▶ **Material to process**:
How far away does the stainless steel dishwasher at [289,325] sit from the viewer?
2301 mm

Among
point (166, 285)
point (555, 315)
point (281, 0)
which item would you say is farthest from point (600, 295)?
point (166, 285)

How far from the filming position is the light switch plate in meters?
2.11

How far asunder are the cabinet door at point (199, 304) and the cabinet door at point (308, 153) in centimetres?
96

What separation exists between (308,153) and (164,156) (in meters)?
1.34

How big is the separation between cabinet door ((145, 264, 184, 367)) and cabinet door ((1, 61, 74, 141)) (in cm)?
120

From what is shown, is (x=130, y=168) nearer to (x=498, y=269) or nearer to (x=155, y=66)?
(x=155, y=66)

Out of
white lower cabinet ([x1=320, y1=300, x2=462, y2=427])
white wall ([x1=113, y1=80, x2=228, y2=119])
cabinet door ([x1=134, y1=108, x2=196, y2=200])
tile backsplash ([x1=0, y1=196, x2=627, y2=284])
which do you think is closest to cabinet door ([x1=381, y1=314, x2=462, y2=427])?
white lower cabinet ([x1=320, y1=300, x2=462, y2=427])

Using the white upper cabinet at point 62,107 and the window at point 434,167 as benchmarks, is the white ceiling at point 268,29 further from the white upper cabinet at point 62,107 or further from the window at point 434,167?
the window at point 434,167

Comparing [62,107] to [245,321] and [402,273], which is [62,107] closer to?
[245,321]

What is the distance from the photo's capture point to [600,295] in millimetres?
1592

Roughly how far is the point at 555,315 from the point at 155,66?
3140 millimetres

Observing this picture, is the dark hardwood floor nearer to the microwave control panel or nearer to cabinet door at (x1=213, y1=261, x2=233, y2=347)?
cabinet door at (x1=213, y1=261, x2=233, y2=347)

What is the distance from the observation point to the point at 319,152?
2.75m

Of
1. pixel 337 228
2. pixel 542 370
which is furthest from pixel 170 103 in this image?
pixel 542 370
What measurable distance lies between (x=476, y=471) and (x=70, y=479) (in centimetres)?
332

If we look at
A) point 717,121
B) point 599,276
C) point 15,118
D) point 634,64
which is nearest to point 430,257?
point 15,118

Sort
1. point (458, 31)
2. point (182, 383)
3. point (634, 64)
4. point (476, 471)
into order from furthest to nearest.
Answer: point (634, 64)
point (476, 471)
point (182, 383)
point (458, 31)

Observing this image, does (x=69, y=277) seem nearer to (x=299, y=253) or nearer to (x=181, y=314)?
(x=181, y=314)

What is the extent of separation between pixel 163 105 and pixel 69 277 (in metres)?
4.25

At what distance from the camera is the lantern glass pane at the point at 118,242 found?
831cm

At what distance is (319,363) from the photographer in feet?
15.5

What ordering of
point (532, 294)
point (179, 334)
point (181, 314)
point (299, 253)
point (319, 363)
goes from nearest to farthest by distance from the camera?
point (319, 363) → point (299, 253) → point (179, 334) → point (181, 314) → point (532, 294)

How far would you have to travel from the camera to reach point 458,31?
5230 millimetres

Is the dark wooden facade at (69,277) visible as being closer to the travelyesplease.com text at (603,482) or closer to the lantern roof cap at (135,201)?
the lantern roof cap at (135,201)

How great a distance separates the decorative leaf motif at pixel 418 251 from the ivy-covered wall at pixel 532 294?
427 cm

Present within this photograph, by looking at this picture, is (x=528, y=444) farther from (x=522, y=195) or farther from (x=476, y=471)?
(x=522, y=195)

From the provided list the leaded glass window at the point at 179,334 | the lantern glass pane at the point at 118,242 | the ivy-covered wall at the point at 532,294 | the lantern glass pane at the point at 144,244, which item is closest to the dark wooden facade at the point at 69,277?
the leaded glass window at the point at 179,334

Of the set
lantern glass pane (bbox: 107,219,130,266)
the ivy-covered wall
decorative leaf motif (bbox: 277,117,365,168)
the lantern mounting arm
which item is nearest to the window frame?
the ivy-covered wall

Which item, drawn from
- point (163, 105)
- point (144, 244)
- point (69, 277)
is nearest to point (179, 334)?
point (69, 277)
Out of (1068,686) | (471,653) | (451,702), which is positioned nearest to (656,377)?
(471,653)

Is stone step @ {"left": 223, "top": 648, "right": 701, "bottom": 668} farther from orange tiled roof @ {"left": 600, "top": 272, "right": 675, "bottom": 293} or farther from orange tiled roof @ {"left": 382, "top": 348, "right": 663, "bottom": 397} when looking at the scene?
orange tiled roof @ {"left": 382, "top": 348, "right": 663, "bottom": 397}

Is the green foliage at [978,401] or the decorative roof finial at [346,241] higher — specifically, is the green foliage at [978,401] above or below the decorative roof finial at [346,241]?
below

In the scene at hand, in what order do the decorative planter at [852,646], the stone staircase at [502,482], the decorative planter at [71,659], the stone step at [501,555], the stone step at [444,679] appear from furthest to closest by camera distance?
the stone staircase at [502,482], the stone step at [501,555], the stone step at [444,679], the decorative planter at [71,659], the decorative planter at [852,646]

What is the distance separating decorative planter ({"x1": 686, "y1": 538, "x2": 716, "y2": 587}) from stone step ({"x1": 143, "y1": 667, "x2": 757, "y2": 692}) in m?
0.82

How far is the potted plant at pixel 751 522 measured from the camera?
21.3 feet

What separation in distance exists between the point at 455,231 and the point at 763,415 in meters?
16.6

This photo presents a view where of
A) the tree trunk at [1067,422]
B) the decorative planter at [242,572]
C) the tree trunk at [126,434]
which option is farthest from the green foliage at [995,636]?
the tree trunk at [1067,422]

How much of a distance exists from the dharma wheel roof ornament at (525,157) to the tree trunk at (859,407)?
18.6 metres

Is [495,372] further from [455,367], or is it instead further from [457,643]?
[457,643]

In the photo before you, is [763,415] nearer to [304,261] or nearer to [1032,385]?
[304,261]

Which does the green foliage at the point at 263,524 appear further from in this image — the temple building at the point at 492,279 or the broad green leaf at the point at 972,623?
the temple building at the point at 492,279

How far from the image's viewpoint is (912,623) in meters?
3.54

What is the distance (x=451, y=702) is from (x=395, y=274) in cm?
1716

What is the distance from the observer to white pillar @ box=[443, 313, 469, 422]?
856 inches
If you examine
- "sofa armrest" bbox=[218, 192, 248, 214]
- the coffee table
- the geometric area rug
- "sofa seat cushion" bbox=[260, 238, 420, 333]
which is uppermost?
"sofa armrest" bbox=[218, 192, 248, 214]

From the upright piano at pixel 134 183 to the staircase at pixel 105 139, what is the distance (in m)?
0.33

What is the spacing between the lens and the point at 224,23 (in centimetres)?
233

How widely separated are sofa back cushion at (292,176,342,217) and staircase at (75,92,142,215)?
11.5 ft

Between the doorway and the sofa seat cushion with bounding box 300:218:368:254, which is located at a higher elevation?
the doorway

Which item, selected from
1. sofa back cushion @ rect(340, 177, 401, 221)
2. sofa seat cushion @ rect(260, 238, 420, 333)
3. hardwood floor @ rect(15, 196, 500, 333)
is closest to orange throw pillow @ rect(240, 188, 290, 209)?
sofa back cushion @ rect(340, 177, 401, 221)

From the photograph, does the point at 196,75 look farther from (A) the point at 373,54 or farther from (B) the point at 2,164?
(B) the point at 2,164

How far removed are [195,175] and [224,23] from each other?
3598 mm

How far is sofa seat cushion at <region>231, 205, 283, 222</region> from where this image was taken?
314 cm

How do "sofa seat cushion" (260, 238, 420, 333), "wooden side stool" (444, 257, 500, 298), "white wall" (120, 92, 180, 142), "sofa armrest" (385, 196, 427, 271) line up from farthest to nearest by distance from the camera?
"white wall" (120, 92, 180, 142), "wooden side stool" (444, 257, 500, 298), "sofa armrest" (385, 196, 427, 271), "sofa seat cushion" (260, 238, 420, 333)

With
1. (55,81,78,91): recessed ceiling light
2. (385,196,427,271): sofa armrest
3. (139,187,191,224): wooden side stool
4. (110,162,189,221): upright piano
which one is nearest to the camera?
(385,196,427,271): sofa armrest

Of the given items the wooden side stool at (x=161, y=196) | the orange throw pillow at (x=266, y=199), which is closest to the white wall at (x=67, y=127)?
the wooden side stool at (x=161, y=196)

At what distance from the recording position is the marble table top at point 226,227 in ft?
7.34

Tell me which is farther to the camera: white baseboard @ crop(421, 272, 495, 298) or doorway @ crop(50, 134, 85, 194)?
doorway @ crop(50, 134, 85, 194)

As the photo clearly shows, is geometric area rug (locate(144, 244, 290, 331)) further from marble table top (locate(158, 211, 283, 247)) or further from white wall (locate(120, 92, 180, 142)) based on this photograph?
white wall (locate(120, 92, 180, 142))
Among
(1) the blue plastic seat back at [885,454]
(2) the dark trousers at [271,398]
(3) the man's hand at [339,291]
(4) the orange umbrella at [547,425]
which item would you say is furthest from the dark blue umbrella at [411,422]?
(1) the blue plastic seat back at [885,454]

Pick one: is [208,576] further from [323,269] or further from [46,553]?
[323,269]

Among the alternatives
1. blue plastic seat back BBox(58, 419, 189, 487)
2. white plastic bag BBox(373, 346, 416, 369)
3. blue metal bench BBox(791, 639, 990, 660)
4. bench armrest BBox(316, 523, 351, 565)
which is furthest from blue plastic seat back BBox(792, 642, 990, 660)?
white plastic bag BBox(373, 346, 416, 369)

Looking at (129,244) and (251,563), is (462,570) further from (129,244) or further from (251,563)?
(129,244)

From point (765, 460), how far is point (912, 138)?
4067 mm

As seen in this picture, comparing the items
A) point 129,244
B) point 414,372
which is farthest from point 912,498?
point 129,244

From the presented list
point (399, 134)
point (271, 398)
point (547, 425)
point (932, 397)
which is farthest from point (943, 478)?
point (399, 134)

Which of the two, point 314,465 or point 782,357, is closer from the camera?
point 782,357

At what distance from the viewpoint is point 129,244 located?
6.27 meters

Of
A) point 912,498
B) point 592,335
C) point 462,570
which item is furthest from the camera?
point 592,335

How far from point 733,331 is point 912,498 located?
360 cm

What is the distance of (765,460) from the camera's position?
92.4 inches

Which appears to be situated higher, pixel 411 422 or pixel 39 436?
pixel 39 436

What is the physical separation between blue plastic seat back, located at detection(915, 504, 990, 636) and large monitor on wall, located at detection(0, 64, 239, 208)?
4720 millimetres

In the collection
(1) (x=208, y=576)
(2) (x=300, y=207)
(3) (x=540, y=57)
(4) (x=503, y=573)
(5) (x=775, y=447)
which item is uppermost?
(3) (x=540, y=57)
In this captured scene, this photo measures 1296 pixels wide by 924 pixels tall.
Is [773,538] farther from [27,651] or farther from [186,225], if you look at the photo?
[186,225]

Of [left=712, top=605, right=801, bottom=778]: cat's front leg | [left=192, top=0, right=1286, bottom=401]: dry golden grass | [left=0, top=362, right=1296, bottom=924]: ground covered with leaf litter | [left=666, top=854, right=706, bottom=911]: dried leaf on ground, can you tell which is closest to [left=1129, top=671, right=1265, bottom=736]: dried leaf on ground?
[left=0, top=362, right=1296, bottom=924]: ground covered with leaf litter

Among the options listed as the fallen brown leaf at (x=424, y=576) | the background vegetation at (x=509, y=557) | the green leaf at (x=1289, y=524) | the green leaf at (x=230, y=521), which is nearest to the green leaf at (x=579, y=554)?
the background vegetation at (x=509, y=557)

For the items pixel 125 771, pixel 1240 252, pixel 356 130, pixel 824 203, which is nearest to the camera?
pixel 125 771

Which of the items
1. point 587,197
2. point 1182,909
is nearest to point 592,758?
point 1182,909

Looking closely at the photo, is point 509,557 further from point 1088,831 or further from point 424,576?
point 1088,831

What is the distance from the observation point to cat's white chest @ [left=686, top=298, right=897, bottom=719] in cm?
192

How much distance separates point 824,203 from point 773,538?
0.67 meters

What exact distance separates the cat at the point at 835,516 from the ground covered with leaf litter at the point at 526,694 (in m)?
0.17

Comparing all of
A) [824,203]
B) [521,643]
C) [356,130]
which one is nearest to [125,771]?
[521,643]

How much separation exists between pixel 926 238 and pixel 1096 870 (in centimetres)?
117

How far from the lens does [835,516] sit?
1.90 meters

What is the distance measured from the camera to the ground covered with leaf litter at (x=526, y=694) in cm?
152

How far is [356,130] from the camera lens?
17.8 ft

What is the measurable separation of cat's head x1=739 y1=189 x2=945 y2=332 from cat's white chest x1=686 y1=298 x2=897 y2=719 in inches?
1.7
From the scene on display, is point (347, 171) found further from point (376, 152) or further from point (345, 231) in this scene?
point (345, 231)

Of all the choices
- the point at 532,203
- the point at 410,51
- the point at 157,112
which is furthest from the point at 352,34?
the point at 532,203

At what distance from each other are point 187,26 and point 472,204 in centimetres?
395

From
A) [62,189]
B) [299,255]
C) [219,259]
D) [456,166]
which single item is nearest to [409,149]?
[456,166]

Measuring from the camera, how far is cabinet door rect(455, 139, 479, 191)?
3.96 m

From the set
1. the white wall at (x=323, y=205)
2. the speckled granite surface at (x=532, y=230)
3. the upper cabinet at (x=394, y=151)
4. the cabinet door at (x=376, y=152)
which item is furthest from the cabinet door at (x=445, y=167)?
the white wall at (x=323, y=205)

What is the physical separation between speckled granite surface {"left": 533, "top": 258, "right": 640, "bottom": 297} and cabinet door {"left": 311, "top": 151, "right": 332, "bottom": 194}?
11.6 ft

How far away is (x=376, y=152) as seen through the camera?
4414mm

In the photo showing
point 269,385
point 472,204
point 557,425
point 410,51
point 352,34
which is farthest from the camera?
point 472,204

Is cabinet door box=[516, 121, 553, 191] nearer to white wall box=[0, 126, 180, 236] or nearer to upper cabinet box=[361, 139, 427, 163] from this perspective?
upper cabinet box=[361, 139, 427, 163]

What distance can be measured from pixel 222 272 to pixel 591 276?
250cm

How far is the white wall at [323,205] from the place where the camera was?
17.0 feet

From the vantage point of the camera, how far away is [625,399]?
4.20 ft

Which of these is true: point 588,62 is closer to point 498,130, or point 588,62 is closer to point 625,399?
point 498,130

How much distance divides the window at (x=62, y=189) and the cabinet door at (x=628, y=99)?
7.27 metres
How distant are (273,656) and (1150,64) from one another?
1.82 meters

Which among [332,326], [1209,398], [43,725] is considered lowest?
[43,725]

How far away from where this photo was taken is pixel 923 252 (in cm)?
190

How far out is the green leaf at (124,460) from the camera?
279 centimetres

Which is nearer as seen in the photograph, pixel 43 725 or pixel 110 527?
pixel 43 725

▶ **What needs to be done**: Reproduce only the lines between the line containing "From the set" and the last line of the records, those two lines included, exactly.

▶ **Completed task**:
From the set
1. the white wall at (x=323, y=205)
2. the speckled granite surface at (x=532, y=230)
3. the upper cabinet at (x=394, y=151)
4. the cabinet door at (x=376, y=152)
which item is furthest from the cabinet door at (x=445, y=167)?
the white wall at (x=323, y=205)

What is the physical separation between speckled granite surface {"left": 533, "top": 258, "right": 640, "bottom": 297} and cabinet door {"left": 311, "top": 151, "right": 332, "bottom": 194}?
11.6 ft

How far away is (x=376, y=152) as seen through the camera?
4414mm

In the photo showing
point 269,385
point 472,204
point 557,425
point 410,51
point 352,34
which is farthest from the camera?
point 472,204

Is cabinet door box=[516, 121, 553, 191] nearer to white wall box=[0, 126, 180, 236] or nearer to upper cabinet box=[361, 139, 427, 163] from this perspective?
upper cabinet box=[361, 139, 427, 163]

What distance can be measured from pixel 222 272 to pixel 591 276?
250cm

How far is the white wall at [323,205] from the place where the camera was?
17.0 feet

From the vantage point of the camera, how far away is [625,399]?
4.20 ft

Which of these is true: point 588,62 is closer to point 498,130, or point 588,62 is closer to point 625,399?
point 498,130

How much distance divides the window at (x=62, y=189) and the cabinet door at (x=628, y=99)?
7.27 metres
How distant are (273,656) and (1150,64) from one another?
1.82 meters

Which among [332,326], [1209,398], [43,725] is considered lowest?
[43,725]

How far away from where this photo was taken is pixel 923 252 (in cm)?
190

How far out is the green leaf at (124,460) from the camera?
279 centimetres

Which is nearer as seen in the photograph, pixel 43 725 or pixel 110 527?
pixel 43 725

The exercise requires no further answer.